__Selected text__:
____
Not sure if this is a general question or a great debate, but...

The latest National Geographic has detailed pictures of the Martian landscape, including channels which look like they might have been created by water erosion.

Frankly, I suspect that NASA is playing up these channels to better position itself for future funding.

You can tell from the photos that much of Mars is covered in sand and dust. I know that flowing sand has some of the same characteristics as a liquid, and I'm wondering if the channels we see (on the sides of craters and cliffs, mostly) could have been cut by falling sand or dust. If not, why not?

Anyone?

Water and wind erode differently. The main reason those channels are described as water-cut channels is they most closely resemble terrestrial fluvial (water) versus eolian (wind) landforms. Wind does not tend to flow in channels the way water does, plus there is a practical limit to the size of particles that can be carried by wind as opposed to water, so you will see dramatic differences in the types of erosion you get from the two processes. Look at terrestrial landforms sculpted by wind and you will see what I am talking about. They don't look like river channels at all.
____
__Input data__:

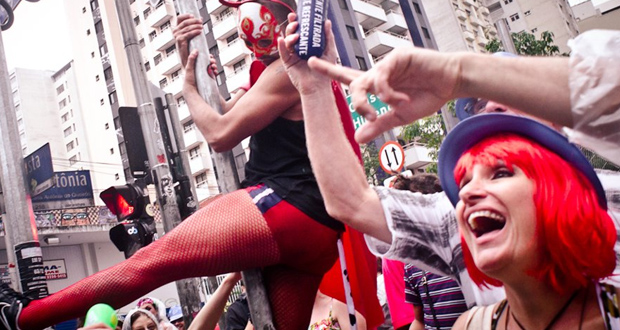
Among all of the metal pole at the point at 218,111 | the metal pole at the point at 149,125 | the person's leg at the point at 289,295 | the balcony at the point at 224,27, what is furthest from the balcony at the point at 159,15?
the person's leg at the point at 289,295

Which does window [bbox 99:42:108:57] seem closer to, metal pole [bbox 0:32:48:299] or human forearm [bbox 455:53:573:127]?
metal pole [bbox 0:32:48:299]

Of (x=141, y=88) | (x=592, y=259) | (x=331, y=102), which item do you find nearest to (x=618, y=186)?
(x=592, y=259)

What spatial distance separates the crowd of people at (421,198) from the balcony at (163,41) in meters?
44.7

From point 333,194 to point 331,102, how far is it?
30 cm

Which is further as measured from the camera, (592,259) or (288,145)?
(288,145)

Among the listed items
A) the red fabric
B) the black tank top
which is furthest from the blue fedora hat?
the black tank top

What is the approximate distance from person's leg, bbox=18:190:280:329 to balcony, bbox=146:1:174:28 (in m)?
44.3

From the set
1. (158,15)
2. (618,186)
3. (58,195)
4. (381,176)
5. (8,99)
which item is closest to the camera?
(618,186)

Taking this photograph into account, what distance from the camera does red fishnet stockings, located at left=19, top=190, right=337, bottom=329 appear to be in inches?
94.9

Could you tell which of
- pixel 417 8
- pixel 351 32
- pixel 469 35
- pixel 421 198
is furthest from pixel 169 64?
pixel 421 198

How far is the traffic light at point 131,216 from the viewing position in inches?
347

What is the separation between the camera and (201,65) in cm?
271

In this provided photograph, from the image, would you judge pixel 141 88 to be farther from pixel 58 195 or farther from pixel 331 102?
pixel 331 102

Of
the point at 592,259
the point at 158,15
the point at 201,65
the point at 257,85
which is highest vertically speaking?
the point at 158,15
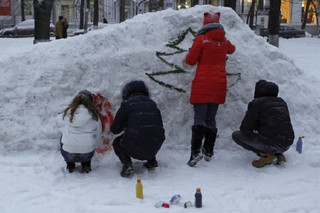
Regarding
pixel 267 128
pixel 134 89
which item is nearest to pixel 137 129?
pixel 134 89

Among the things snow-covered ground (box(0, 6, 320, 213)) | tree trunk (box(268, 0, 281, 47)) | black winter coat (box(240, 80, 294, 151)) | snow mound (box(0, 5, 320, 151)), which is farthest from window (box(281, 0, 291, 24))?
black winter coat (box(240, 80, 294, 151))

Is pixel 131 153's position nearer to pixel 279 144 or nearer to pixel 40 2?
pixel 279 144

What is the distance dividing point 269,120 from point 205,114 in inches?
31.8

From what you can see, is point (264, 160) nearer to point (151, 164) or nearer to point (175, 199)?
point (151, 164)

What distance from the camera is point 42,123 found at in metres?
5.44

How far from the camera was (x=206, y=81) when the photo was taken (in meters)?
4.94

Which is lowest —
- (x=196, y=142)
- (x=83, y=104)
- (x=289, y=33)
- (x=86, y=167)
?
(x=86, y=167)

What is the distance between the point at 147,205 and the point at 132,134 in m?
1.00

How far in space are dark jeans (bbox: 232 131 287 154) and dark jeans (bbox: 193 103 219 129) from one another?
0.37 m

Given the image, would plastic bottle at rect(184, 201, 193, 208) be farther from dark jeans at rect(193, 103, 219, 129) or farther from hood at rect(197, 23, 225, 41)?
hood at rect(197, 23, 225, 41)

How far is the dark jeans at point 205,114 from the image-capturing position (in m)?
4.99

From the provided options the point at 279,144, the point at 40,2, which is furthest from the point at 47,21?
the point at 279,144

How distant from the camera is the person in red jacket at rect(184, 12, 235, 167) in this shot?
4.95 meters

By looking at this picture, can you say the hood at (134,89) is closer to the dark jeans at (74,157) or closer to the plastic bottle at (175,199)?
the dark jeans at (74,157)
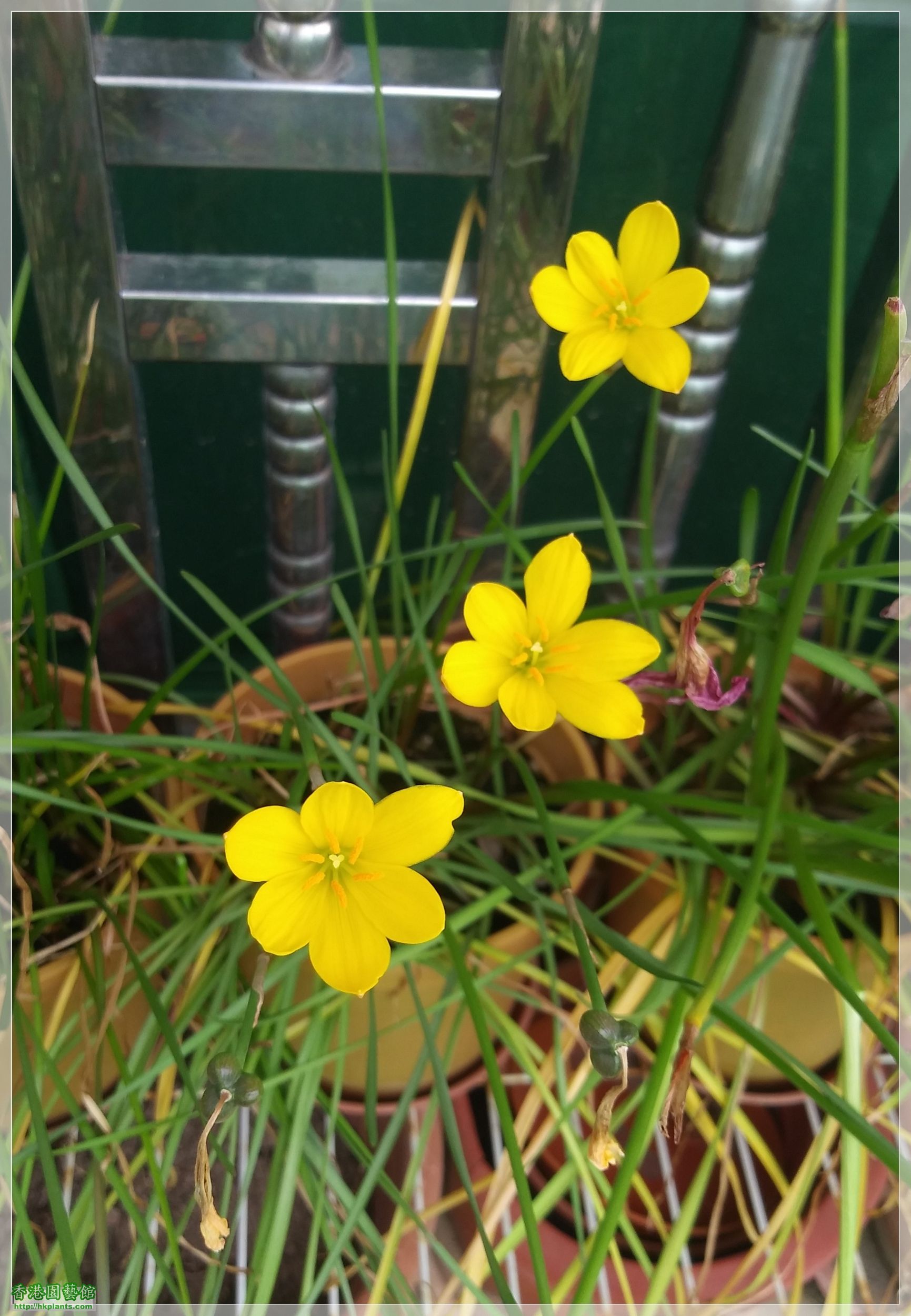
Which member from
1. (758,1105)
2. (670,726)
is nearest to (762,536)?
(670,726)

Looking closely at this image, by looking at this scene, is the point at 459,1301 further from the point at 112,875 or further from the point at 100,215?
the point at 100,215

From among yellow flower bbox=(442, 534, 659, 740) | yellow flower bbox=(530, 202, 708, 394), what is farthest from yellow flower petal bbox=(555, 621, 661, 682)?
yellow flower bbox=(530, 202, 708, 394)

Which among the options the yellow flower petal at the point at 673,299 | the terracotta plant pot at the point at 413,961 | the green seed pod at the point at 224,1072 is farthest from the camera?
the terracotta plant pot at the point at 413,961

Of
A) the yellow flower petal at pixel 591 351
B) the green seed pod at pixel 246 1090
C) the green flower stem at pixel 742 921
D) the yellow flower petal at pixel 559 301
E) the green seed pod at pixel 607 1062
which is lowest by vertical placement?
the green flower stem at pixel 742 921

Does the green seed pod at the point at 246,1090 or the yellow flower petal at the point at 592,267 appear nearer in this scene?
the green seed pod at the point at 246,1090

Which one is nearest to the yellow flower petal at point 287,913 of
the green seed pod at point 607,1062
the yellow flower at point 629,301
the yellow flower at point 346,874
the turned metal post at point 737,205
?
the yellow flower at point 346,874

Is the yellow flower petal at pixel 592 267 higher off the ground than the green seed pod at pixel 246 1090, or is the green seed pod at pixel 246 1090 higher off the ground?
the yellow flower petal at pixel 592 267

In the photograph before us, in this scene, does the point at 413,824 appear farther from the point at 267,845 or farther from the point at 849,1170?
the point at 849,1170

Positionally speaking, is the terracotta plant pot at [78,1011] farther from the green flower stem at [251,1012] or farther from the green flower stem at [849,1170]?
the green flower stem at [849,1170]
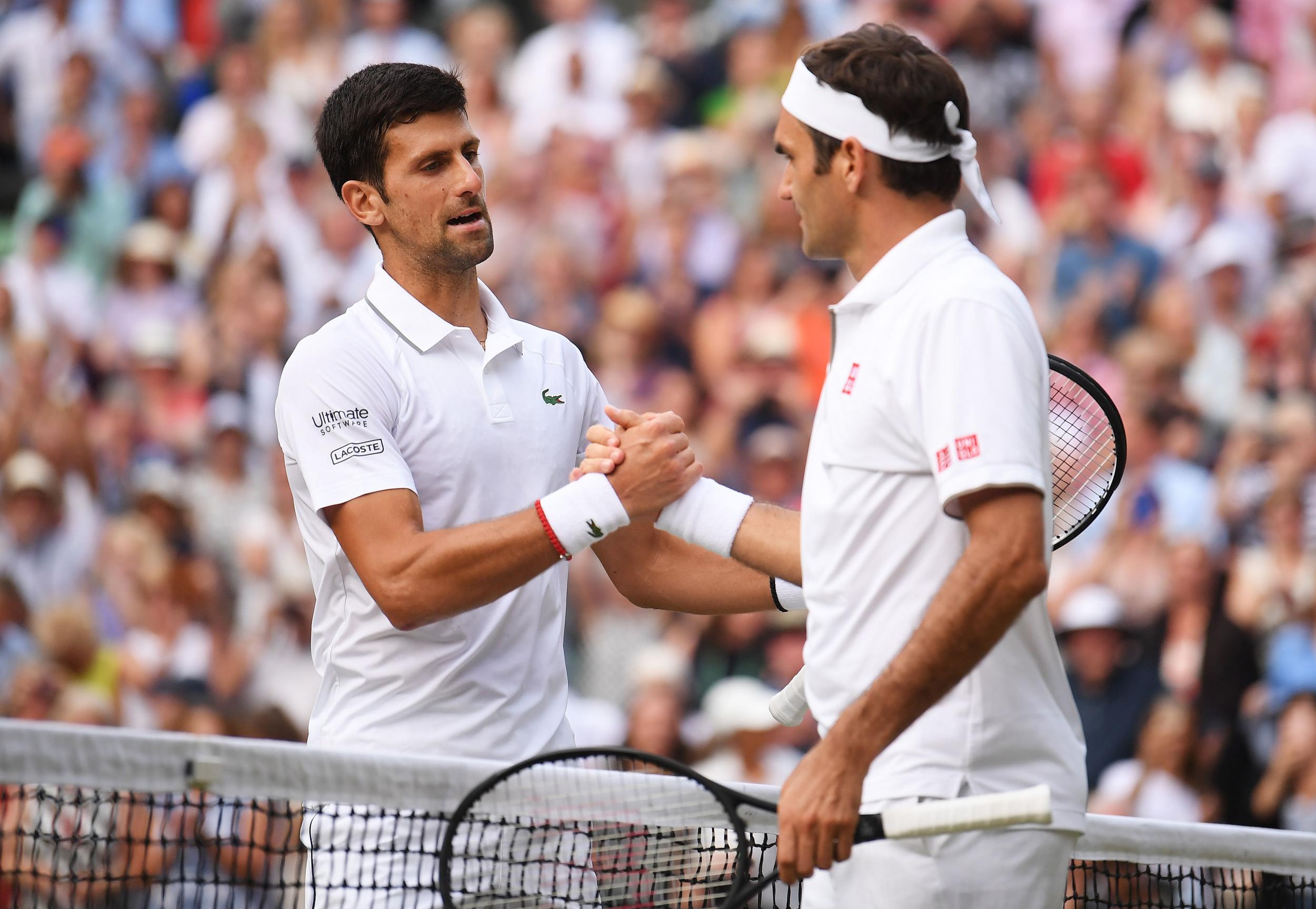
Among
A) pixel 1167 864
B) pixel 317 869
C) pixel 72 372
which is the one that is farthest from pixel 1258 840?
pixel 72 372

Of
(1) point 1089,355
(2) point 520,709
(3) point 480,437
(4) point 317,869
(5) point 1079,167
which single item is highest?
(5) point 1079,167

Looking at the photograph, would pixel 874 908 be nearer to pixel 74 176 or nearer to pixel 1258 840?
pixel 1258 840

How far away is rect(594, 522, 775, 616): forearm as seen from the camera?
390 cm

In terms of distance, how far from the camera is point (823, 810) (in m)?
2.60

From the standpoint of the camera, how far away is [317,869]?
3.45m

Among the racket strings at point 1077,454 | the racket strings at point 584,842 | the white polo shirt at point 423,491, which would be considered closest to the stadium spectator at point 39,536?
the white polo shirt at point 423,491

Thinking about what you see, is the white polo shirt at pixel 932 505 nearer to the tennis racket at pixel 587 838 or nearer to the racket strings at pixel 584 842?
the tennis racket at pixel 587 838

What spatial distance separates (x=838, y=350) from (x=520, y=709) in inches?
42.8

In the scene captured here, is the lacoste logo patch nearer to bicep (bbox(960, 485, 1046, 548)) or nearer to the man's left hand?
the man's left hand

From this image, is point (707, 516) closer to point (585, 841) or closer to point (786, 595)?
point (786, 595)

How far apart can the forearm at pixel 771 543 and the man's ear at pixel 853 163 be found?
873 mm

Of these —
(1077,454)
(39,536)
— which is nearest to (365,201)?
(1077,454)

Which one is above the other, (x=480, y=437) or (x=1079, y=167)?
(x=1079, y=167)

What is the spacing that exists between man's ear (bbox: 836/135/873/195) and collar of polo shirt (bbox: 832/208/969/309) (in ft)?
0.41
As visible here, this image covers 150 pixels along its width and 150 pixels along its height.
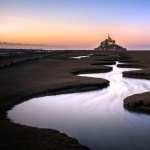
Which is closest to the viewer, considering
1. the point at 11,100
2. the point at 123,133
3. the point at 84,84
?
the point at 123,133

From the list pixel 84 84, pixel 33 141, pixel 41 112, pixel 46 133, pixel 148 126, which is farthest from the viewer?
pixel 84 84

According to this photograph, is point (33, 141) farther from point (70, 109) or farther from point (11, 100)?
point (11, 100)

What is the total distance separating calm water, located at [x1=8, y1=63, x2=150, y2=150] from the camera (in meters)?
15.6

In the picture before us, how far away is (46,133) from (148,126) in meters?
5.42

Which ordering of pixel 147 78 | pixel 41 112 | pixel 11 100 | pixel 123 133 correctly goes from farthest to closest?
pixel 147 78
pixel 11 100
pixel 41 112
pixel 123 133

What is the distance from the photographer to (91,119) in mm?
19984

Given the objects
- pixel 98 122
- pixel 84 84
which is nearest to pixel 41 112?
pixel 98 122

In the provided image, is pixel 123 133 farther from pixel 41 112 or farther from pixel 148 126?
pixel 41 112

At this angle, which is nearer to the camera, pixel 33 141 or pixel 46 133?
pixel 33 141

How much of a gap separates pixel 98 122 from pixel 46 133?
14.0ft

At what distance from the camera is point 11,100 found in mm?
24719

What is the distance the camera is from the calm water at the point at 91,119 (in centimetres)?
1563

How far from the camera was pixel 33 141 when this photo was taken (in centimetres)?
1420

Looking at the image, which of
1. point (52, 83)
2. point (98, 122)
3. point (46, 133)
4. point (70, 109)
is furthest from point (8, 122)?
point (52, 83)
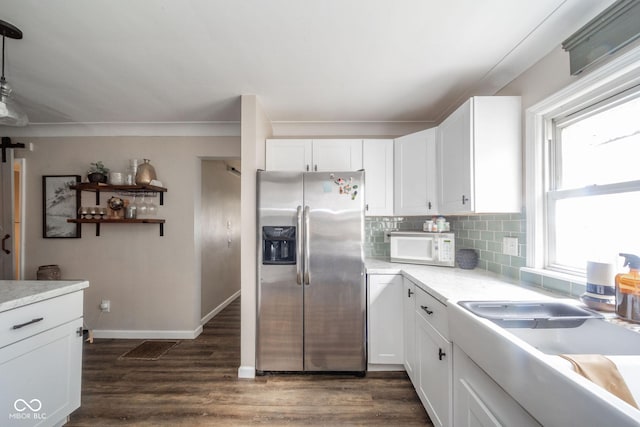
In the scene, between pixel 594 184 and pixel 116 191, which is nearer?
pixel 594 184

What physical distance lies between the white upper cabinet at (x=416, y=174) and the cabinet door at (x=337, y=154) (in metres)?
0.40

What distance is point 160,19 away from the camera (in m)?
1.42

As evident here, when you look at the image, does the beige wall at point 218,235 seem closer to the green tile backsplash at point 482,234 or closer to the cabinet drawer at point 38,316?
the cabinet drawer at point 38,316

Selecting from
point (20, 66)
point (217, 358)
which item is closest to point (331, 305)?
point (217, 358)

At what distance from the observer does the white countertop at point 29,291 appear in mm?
1331

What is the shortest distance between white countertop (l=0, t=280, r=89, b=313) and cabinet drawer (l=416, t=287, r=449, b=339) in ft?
7.27

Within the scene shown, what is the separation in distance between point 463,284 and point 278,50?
76.0 inches

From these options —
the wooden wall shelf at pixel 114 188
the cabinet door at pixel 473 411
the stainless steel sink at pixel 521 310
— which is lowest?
the cabinet door at pixel 473 411

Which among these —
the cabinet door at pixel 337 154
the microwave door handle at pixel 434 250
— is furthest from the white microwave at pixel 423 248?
the cabinet door at pixel 337 154

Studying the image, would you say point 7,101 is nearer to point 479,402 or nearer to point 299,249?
point 299,249

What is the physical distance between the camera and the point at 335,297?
222 cm

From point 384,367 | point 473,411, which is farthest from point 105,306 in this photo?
point 473,411

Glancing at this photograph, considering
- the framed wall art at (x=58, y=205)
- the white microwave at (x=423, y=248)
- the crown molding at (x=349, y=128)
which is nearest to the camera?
the white microwave at (x=423, y=248)

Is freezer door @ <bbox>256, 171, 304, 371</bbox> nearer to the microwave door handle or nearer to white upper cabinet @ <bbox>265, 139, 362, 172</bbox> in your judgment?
white upper cabinet @ <bbox>265, 139, 362, 172</bbox>
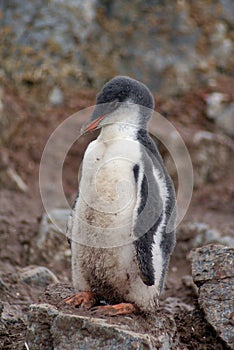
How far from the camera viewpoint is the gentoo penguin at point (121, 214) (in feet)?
10.3

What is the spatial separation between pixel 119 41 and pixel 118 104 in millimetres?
5787

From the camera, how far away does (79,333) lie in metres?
3.03

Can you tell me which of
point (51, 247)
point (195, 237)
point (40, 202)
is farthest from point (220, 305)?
point (40, 202)

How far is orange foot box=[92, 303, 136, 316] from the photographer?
3.15m

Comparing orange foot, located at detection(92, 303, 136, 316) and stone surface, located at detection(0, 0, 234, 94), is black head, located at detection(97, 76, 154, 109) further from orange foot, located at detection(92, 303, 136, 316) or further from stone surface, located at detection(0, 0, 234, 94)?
stone surface, located at detection(0, 0, 234, 94)

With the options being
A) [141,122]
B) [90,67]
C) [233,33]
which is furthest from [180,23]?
[141,122]

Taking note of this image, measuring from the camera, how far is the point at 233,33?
31.1 feet

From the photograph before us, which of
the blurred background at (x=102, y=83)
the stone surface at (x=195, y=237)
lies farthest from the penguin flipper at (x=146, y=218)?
the stone surface at (x=195, y=237)

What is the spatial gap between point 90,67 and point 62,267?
3.69 meters

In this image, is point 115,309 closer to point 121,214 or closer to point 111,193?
point 121,214

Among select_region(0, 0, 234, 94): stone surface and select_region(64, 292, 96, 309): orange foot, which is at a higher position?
select_region(64, 292, 96, 309): orange foot

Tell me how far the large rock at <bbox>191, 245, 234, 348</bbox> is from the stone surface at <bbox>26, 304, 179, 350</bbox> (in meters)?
0.44

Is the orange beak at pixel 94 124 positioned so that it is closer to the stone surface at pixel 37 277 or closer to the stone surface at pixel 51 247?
the stone surface at pixel 37 277

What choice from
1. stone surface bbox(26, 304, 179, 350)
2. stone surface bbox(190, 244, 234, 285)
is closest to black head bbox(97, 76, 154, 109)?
____
__Task instructions__:
(a) Count the lines in the rows that contain the string "nearest", and give only that number.
(b) Carry on writing the thread about channels on Mars, starting right after its last sentence.
The rows have no connection to the thread about channels on Mars.

__Response list__:
(a) 7

(b)
Here's one page I found that gives a pretty good description of eolian processes and landforms so you can get an idea of how they differ from fluvial: http://www.geog.ouc.bc.ca/physgeog/contents/11r.html

I see your point, Geobabe, but what about falling (as opposed to wind-blown) sand?

In looking at the pictures, the channels always seem to be carved in the sides of a precipice of some sort. So I'm thinking that maybe the sand got pushed to the edge of the precipice by wind, then fell over the precipice, and maybe carved the channels as it flowed downward. Any reason that couldn't explain the channels?

Sand's erosive power is almost exclusively due to its being pushed by wind. Falling sand might erode some, but really, it wouldn't do much, as that would be a very finite event--it falls and that's it. Erosion is a process that takes place over a length of time. Besides, once it fell over the edge it would then begin to fill up the channel and we would see the sand if that were the case.

Besides, once it fell over the edge it would then begin to fill up the channel and we would see the sand if that were the case.

Hmmm. Makes sense. That sounds like the best argument against sand erosion.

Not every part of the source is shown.